O nosso Rei, o Altíssimo, veio por nós na humildade, mas não pôde vir de mãos vazias. Trouxe para seus soldados um grande dom, que não apenas os enriqueceu imensamente, mas deu-lhes uma força invencível no combate: trouxe o dom da caridade que leva os homens à comunhão com Deus.

Ao repartir tão liberalmente o que trouxera, nem por isso ficou mais pobre: enriquecendo do modo admirável a pobreza dos seus fiéis, Ele conservou a plenitude dos seus tesouros inesgotáveis.

Assim, a caridade que fez Cristo descer do Céu à Terra, elevou Estevão da Terra ao Céu. A caridade de que o Rei dera o exemplo logo refulgiu no soldado.

Estêvão, para alcançar a coroa que seu nome significa, tinha por arma a caridade e com ela vencia em toda parte. Por amor a Deus não recuou perante a hostilidade dos judeus; por amor ao próximo intercedeu por aqueles que o apedrejavam. Por esta caridade, repreendia os que estavam no erro para que se emendassem; por caridade orava pelos que o apedrejavam para que não fossem punidos.

Fortificado pela caridade, venceu Saulo, enfurecido e cruel, e mereceu ter como companheiro no Céu aquele que tivera como perseguidor na terra. Sua santa e incansável caridade queria conquistar pela oração, a quem não pudera converter pelas admoestações.

E agora Paulo se alegra com Estêvão: com Estêvão frui da glória de Cristo; com Estêvão exulta; com Estêvão reina.

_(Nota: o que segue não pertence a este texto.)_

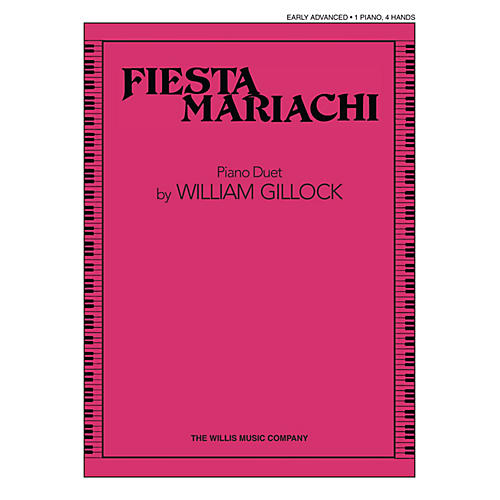 Willis Music Fiesta Mariachi (1 Piano, 4 Hands/Early Advanced Level) Willis Series Book by William Gillock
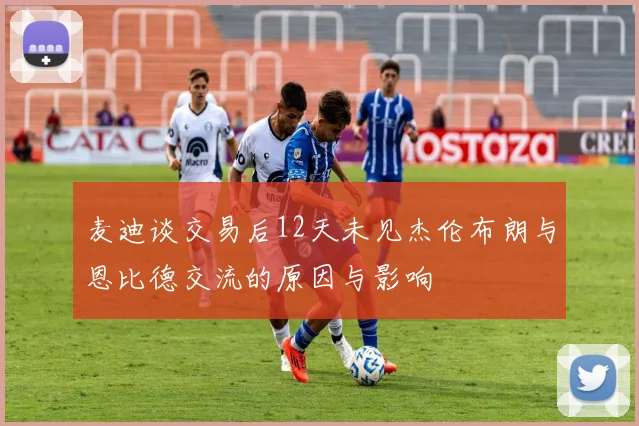 麦迪谈交易后12天未见杰伦布朗与恩比德交流的原因与影响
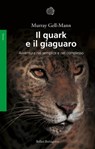 Il quark e il giaguaro - Murray Gell-Mann - 9788833975467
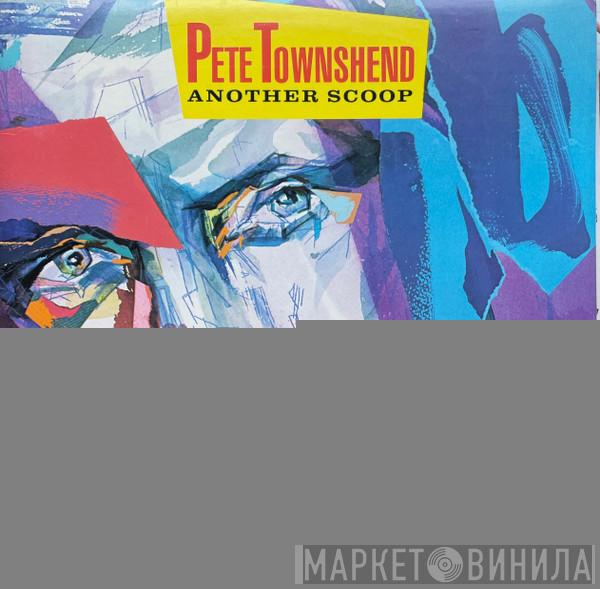  Pete Townshend  - Another Scoop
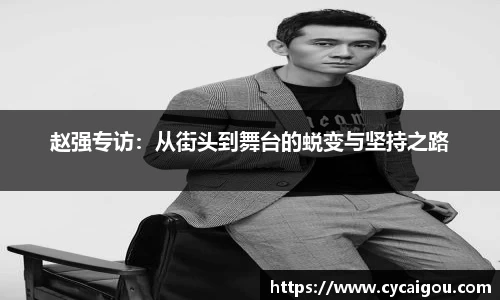 赵强专访：从街头到舞台的蜕变与坚持之路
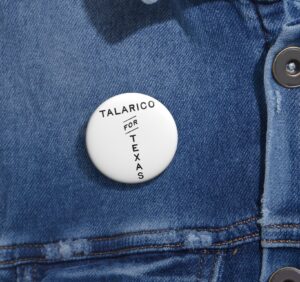 Talarico For Texas 2026 Pin Button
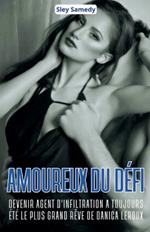 Amoureux du d?fi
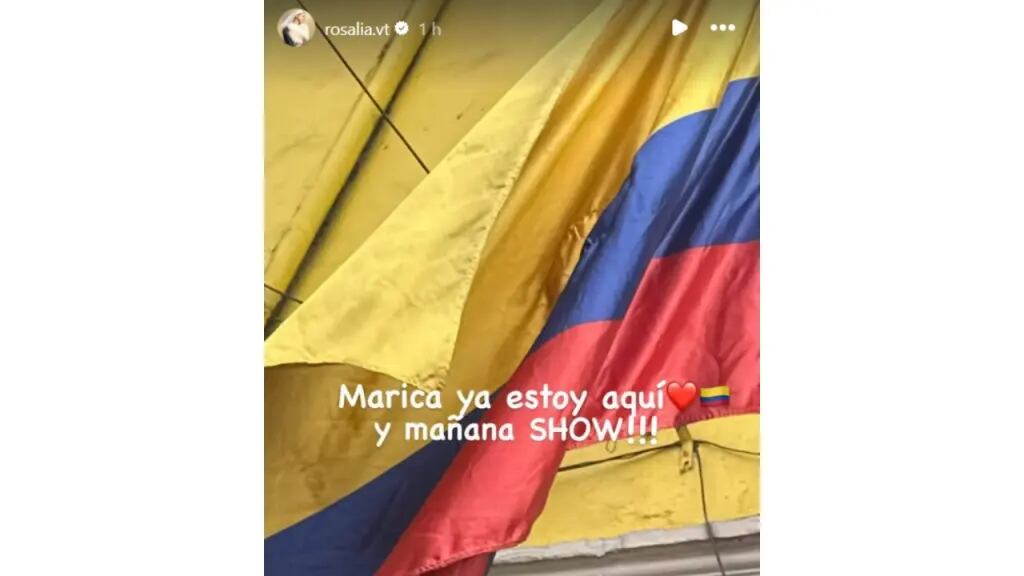 Rosalía comparte por medio de Instagram que ya se encuentra en Colombia. Foto: @rosalia.vt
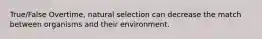 True/False Overtime, natural selection can decrease the match between organisms and their environment.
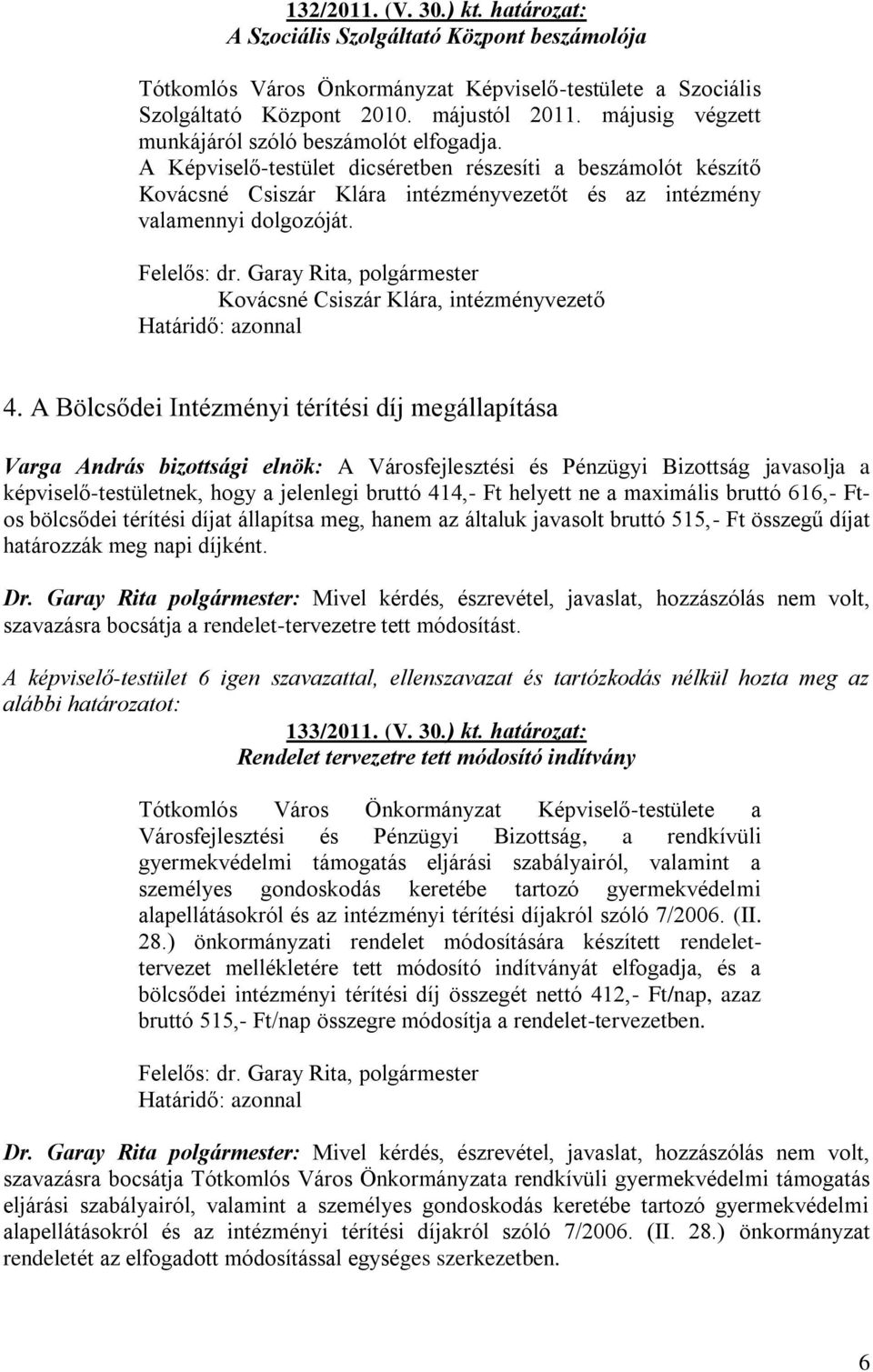 Felelős: dr. Garay Rita, polgármester Kovácsné Csiszár Klára, intézményvezető Határidő: azonnal 4.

Aonde Estêvão chegou primeiro, martirizado pelas pedras de Paulo, chegou depois Paulo, ajudado pelas orações de Estevão.

É esta a verdadeira vida, meus irmãos, em que Paulo não se envergonha mais da morte de Estêvão, mas Estevão se alegra pela companhia de Paulo, porque em ambos triunfa a caridade. Em Estêvão, a caridade venceu a crueldade dos perseguidores; em Paulo, cobriu uma multidão de pecados; em ambos, a caridade mereceu a posse do Reino dos Céus.

A caridade é a fonte e a origem de todos os bens; é a mais poderosa defesa; o caminho que conduz ao céu. Quem caminha na caridade não pode errar nem temer. Ela dirige, protege, leva a bom termo.

Portanto, meus irmãos, já que o Cristo nos deu a escada da caridade pela qual todo cristão pode subir ao céu, conservai fielmente a caridade verdadeira, exercitai-a uns para com os outros e, subindo por ela, progredi sempre mais no caminho da perfeição” (Sermão 3,1-3.5-6; CCL 91A,905-909).